If `(3 + 5 + 7 +...+n)/(5 + 8 + 11 +....+ "10 terms") = 7`, the value of n is

To solve the problem, we need to find the value of \( n \) given the equation: \[ \frac{(3 + 5 + 7 + \ldots + n)}{(5 + 8 + 11 + \ldots + \text{10 terms})} = 7 \] ### Step 1: Identify the first series The first series is \( 3 + 5 + 7 + \ldots + n \). This is an arithmetic progression (AP) where: - First term \( a = 3 \) - Common difference \( d = 2 \) ### Step 2: Find the number of terms in the first series To find the number of terms \( k \) in the series, we can express \( n \) in terms of \( k \): \[ n = a + (k-1)d = 3 + (k-1) \cdot 2 \] \[ n = 2k + 1 \] ### Step 3: Calculate the sum of the first series The sum \( S_k \) of the first \( k \) terms of an AP is given by: \[ S_k = \frac{k}{2} \cdot (2a + (k-1)d) \] Substituting the values: \[ S_k = \frac{k}{2} \cdot (2 \cdot 3 + (k-1) \cdot 2) = \frac{k}{2} \cdot (6 + 2k - 2) = \frac{k}{2} \cdot (2k + 4) = k(k + 2) \] ### Step 4: Identify the second series The second series is \( 5 + 8 + 11 + \ldots \) for 10 terms. This is also an AP where: - First term \( a = 5 \) - Common difference \( d = 3 \) ### Step 5: Calculate the sum of the second series The sum \( S_{10} \) of the first 10 terms is: \[ S_{10} = \frac{n}{2} \cdot (2a + (n-1)d) = \frac{10}{2} \cdot (2 \cdot 5 + (10-1) \cdot 3) \] \[ = 5 \cdot (10 + 27) = 5 \cdot 37 = 185 \] ### Step 6: Set up the equation Now we substitute \( S_k \) and \( S_{10} \) into the original equation: \[ \frac{k(k + 2)}{185} = 7 \] ### Step 7: Solve for \( k \) Multiplying both sides by 185 gives: \[ k(k + 2) = 1295 \] Rearranging: \[ k^2 + 2k - 1295 = 0 \] ### Step 8: Factor the quadratic equation To factor \( k^2 + 2k - 1295 \), we look for two numbers that multiply to \(-1295\) and add to \(2\).
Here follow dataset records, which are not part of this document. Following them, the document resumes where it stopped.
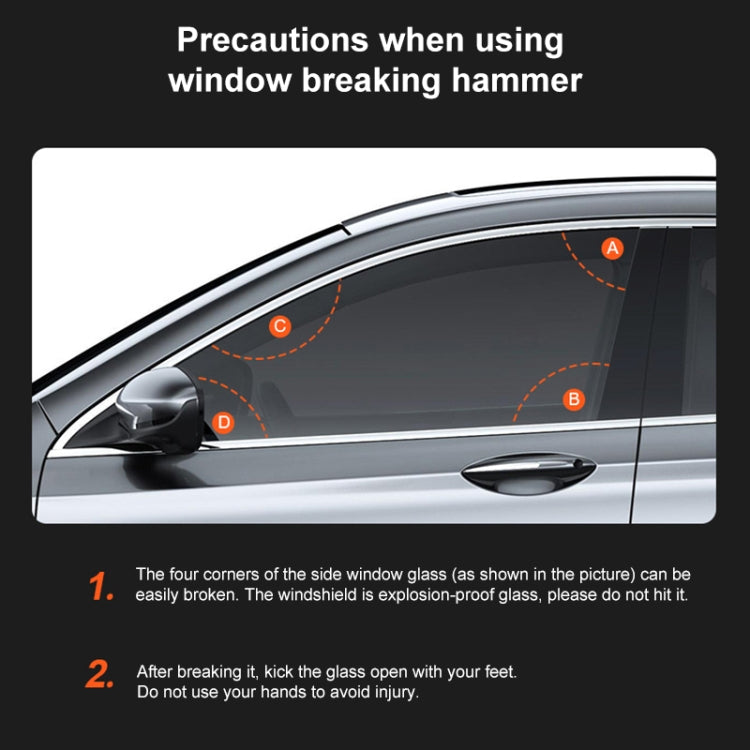 Precautions when using window breaking hammer

A

C

B

D

1. The four corners of the side window glass (as shown in the picture) can be easily broken. The windshield is explosion-proof glass, please do not hit it.

2. After breaking it, kick the glass open with your feet.
Do not use your hands to avoid injury.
The numbers \(35\) and \(-37\) work: \[ (k + 37)(k - 35) = 0 \] ### Step 9: Find the values of \( k \) Setting each factor to zero gives: \[ k + 37 = 0 \quad \Rightarrow \quad k = -37 \quad (\text{not valid since } k \text{ must be positive}) \] \[ k - 35 = 0 \quad \Rightarrow \quad k = 35 \] ### Step 10: Find the value of \( n \) Now substituting \( k = 35 \) back to find \( n \): \[ n = 2k + 1 = 2 \cdot 35 + 1 = 70 + 1 = 71 \] Thus, the value of \( n \) is \( \boxed{71} \).